• What is needed:
Look through the data below and extract, unchanged, the lines from the one that contains "Researchers investigated the" to the one that contains "Leaf samples were", both included.

• Information provided:
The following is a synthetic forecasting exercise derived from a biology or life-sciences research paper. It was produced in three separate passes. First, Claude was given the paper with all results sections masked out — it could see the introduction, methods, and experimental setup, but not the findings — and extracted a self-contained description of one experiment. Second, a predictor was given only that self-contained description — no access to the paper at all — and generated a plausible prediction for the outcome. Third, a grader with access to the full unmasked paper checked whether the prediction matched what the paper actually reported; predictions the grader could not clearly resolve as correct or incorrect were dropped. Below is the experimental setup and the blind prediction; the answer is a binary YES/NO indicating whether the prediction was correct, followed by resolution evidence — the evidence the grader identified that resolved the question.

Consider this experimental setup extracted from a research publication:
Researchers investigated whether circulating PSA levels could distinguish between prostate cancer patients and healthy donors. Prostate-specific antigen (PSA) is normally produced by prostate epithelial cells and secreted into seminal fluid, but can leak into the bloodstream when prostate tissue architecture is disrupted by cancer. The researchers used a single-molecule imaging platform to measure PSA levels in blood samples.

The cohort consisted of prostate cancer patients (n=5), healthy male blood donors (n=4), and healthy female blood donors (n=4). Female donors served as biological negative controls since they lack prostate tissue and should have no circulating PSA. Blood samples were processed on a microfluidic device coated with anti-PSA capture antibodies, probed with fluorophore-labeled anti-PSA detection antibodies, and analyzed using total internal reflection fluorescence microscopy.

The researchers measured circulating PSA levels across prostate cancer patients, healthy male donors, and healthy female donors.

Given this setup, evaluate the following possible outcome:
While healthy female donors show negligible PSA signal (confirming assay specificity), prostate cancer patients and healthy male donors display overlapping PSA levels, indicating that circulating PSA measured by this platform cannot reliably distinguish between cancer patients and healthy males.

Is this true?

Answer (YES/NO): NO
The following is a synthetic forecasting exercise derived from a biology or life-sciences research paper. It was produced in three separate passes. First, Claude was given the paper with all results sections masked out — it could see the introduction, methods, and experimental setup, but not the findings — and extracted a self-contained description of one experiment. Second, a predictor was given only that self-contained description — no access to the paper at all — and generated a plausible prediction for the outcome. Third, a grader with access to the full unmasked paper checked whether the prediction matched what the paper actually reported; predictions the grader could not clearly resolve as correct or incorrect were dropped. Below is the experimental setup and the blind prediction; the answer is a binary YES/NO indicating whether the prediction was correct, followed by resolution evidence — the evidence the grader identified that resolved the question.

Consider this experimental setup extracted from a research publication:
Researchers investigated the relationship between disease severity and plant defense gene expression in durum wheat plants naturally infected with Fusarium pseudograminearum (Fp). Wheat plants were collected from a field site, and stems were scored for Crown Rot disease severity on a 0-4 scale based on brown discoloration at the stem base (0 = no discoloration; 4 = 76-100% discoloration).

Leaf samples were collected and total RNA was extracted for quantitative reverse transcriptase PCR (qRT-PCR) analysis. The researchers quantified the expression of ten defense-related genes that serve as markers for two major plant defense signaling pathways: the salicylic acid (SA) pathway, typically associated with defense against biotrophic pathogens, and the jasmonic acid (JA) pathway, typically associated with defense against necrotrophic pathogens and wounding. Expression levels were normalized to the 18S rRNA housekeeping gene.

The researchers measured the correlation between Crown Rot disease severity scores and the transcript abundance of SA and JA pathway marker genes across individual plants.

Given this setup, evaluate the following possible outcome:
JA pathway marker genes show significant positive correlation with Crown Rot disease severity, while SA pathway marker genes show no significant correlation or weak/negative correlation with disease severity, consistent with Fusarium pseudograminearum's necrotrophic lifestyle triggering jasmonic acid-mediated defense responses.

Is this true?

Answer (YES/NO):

• Expected answer:
Researchers investigated the relationship between disease severity and plant defense gene expression in durum wheat plants naturally infected with Fusarium pseudograminearum (Fp). Wheat plants were collected from a field site, and stems were scored for Crown Rot disease severity on a 0-4 scale based on brown discoloration at the stem base (0 = no discoloration; 4 = 76-100% discoloration).

Leaf samples were collected and total RNA was extracted for quantitative reverse transcriptase PCR (qRT-PCR) analysis. The researchers quantified the expression of ten defense-related genes that serve as markers for two major plant defense signaling pathways: the salicylic acid (SA) pathway, typically associated with defense against biotrophic pathogens, and the jasmonic acid (JA) pathway, typically associated with defense against necrotrophic pathogens and wounding. Expression levels were normalized to the 18S rRNA housekeeping gene.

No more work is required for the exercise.